▸ Directions for this task
Produce an exact copy of the lines from the line containing "In relation to" through the last line of the entries below, and only those lines.
┄┄┄┄┄┄┄┄┄┄┄┄┄┄┄┄┄┄┄┄
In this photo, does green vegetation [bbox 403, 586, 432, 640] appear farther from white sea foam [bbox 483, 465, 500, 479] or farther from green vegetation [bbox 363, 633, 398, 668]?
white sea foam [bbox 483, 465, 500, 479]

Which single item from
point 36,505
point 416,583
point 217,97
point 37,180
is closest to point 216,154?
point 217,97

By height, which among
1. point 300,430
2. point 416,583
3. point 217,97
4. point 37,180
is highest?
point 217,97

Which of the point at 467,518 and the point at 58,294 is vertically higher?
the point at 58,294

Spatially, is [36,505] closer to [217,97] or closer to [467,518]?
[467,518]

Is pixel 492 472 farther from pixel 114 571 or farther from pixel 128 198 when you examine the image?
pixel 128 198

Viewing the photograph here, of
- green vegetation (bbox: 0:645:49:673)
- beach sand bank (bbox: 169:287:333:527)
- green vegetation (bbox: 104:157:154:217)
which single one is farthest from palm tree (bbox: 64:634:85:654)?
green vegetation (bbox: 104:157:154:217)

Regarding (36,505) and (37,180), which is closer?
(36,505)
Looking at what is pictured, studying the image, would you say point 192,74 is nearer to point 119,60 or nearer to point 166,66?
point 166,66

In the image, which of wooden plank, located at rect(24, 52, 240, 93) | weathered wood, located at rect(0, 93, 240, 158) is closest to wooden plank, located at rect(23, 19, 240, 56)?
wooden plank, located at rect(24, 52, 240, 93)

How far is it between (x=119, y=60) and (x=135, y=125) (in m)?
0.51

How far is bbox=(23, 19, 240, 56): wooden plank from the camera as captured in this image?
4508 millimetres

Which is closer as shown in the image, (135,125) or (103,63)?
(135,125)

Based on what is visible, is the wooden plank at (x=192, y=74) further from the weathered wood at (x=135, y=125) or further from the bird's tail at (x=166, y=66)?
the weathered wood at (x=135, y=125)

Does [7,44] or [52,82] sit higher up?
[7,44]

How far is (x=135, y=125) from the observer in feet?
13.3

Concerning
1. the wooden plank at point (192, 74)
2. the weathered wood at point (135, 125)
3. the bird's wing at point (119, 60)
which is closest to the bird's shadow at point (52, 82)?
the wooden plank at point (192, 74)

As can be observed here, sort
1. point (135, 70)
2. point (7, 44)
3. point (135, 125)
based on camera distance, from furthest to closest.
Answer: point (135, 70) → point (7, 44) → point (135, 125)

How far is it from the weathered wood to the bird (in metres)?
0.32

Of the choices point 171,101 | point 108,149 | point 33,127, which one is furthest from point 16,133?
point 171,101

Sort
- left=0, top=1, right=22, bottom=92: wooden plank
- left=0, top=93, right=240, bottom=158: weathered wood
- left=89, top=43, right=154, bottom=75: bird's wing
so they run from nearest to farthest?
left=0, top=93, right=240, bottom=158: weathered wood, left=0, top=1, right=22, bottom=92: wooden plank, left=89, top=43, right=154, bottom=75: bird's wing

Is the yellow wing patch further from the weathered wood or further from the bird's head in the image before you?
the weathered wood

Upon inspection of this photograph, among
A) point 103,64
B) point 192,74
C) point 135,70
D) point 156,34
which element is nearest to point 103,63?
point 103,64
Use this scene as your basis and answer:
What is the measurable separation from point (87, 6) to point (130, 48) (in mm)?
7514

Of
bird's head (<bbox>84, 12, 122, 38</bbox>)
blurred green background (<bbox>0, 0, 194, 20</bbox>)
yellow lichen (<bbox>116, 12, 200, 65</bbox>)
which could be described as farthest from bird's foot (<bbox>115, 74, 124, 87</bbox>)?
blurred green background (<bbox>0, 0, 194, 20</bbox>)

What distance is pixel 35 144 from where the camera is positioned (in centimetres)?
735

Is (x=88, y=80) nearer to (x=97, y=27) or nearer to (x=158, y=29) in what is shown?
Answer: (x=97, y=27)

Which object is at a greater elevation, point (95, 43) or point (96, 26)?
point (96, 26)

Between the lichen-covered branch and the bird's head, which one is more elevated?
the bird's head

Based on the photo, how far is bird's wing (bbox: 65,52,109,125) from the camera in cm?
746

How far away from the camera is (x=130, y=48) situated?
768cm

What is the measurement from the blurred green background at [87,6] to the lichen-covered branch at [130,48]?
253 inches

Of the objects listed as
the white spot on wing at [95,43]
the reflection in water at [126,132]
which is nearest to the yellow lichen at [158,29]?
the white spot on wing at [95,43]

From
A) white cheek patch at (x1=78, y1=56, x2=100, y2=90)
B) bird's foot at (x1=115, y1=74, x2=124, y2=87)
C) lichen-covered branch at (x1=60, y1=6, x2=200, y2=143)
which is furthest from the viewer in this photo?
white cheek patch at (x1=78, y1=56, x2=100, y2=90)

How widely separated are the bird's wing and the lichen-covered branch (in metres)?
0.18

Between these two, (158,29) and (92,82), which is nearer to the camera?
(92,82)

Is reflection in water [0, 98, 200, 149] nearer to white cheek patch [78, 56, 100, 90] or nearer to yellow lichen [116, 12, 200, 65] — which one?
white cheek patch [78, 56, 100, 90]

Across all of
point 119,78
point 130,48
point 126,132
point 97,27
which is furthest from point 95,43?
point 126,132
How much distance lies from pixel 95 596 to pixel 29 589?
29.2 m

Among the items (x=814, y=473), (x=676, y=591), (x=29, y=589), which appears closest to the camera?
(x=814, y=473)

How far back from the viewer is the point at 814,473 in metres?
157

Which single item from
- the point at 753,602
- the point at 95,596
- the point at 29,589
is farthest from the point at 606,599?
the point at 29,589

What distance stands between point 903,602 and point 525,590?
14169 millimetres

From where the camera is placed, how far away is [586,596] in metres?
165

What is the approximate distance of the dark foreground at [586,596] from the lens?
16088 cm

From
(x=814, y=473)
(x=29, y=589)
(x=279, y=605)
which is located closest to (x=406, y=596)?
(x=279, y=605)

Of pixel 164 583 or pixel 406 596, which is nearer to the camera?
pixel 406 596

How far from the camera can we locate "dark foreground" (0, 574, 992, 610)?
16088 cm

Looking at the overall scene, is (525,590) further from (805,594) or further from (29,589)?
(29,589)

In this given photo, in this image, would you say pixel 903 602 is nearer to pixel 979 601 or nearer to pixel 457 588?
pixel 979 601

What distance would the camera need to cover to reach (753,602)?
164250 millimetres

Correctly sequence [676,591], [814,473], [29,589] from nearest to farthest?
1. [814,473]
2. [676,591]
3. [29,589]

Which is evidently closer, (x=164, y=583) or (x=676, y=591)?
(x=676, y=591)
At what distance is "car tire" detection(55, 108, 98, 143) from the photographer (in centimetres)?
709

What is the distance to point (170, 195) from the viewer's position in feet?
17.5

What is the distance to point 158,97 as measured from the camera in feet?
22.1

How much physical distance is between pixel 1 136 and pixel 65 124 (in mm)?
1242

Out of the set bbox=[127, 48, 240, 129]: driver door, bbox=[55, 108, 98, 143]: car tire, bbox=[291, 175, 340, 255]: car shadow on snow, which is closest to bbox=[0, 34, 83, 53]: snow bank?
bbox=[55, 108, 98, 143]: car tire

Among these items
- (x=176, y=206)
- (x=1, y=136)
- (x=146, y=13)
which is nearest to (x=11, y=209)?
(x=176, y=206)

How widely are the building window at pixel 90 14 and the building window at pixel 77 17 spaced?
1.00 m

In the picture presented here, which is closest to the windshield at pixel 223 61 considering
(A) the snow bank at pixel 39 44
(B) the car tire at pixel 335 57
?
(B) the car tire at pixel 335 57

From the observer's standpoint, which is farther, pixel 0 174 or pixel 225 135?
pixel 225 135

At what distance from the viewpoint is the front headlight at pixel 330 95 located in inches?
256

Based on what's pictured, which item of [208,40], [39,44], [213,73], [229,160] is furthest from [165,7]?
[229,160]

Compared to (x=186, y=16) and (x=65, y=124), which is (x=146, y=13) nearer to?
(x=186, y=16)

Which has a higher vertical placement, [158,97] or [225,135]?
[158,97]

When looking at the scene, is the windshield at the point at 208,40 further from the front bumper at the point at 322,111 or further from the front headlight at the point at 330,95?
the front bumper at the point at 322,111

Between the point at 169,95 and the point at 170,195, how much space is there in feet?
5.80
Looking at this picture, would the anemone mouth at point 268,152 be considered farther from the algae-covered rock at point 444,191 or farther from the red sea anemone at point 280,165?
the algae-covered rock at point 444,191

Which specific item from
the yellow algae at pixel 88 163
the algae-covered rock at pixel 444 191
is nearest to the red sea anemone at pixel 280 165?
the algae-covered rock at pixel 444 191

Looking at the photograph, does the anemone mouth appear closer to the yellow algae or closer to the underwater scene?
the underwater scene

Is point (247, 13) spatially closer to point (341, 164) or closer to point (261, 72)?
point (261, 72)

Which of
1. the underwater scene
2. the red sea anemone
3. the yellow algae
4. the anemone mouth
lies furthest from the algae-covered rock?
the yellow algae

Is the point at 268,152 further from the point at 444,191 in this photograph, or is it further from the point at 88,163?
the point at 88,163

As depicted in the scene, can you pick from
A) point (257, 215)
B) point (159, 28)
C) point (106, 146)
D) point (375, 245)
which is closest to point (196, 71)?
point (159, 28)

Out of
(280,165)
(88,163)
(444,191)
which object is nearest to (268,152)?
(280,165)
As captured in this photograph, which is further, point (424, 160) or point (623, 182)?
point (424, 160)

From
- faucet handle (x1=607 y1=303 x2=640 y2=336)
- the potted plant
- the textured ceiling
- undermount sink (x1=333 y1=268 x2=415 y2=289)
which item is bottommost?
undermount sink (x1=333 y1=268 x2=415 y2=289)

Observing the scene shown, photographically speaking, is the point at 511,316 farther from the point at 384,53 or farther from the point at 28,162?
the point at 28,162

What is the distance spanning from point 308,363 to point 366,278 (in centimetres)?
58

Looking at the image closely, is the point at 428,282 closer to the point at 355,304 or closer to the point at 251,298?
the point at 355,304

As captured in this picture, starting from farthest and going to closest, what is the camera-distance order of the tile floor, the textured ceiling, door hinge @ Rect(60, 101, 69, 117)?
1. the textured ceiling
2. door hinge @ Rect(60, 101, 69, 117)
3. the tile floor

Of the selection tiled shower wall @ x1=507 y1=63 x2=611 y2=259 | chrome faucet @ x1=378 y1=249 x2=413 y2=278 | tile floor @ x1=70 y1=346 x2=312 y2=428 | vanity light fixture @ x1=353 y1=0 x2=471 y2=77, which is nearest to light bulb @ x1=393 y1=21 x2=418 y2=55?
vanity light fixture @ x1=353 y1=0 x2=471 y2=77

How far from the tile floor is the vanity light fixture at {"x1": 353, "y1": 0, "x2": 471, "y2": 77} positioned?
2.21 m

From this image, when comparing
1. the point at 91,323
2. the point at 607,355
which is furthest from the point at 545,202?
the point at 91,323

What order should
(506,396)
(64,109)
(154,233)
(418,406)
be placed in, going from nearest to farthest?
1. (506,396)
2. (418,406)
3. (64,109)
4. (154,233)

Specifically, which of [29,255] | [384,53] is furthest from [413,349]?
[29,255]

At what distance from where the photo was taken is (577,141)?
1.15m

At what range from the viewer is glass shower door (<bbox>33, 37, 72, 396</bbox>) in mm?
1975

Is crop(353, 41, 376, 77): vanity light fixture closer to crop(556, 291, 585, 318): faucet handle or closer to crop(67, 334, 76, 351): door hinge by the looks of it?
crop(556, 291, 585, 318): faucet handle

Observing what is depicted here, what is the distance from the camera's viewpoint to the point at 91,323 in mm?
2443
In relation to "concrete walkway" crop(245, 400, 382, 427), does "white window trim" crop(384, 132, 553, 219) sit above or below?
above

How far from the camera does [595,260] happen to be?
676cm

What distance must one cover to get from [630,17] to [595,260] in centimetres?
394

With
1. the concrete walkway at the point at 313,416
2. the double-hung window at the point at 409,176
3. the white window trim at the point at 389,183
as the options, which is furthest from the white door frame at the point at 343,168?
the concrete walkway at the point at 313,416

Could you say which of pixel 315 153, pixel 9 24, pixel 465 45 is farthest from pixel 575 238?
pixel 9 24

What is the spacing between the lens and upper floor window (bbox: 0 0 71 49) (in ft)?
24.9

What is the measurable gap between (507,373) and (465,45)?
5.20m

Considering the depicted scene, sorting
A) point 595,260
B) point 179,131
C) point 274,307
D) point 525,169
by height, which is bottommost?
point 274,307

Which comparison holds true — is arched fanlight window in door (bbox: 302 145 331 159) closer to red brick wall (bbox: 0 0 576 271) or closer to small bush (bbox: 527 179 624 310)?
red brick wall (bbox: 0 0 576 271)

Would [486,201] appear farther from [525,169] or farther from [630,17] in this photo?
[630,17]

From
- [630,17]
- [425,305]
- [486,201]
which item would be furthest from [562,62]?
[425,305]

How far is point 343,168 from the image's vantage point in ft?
┄┄┄┄┄┄┄┄┄┄┄┄┄┄┄┄┄┄┄┄
▸ Task response
In relation to "concrete walkway" crop(245, 400, 382, 427), does "white window trim" crop(384, 132, 553, 219) sit above or below?
above

How far from the camera does [595,260] happen to be?
676cm

What distance must one cover to get from [630,17] to [595,260] in centimetres?
394

With
1. the concrete walkway at the point at 313,416
2. the double-hung window at the point at 409,176
3. the white window trim at the point at 389,183
as the options, which is furthest from the white door frame at the point at 343,168?
the concrete walkway at the point at 313,416

Could you say which of pixel 315 153, pixel 9 24, pixel 465 45 is farthest from pixel 575 238?
pixel 9 24

What is the spacing between the lens and upper floor window (bbox: 0 0 71 49) (in ft)?
24.9

What is the measurable gap between (507,373) and (465,45)?
5.20m

Considering the depicted scene, sorting
A) point 595,260
B) point 179,131
C) point 274,307
D) point 525,169
by height, which is bottommost?
point 274,307

Which comparison holds true — is arched fanlight window in door (bbox: 302 145 331 159) closer to red brick wall (bbox: 0 0 576 271) or closer to small bush (bbox: 527 179 624 310)?
red brick wall (bbox: 0 0 576 271)

Would [486,201] appear farther from [525,169] or farther from [630,17] in this photo?
[630,17]

From
- [630,17]
- [425,305]
- [486,201]
which item would be furthest from [562,62]?
[425,305]

How far is point 343,168 from the image's vantage point in ft?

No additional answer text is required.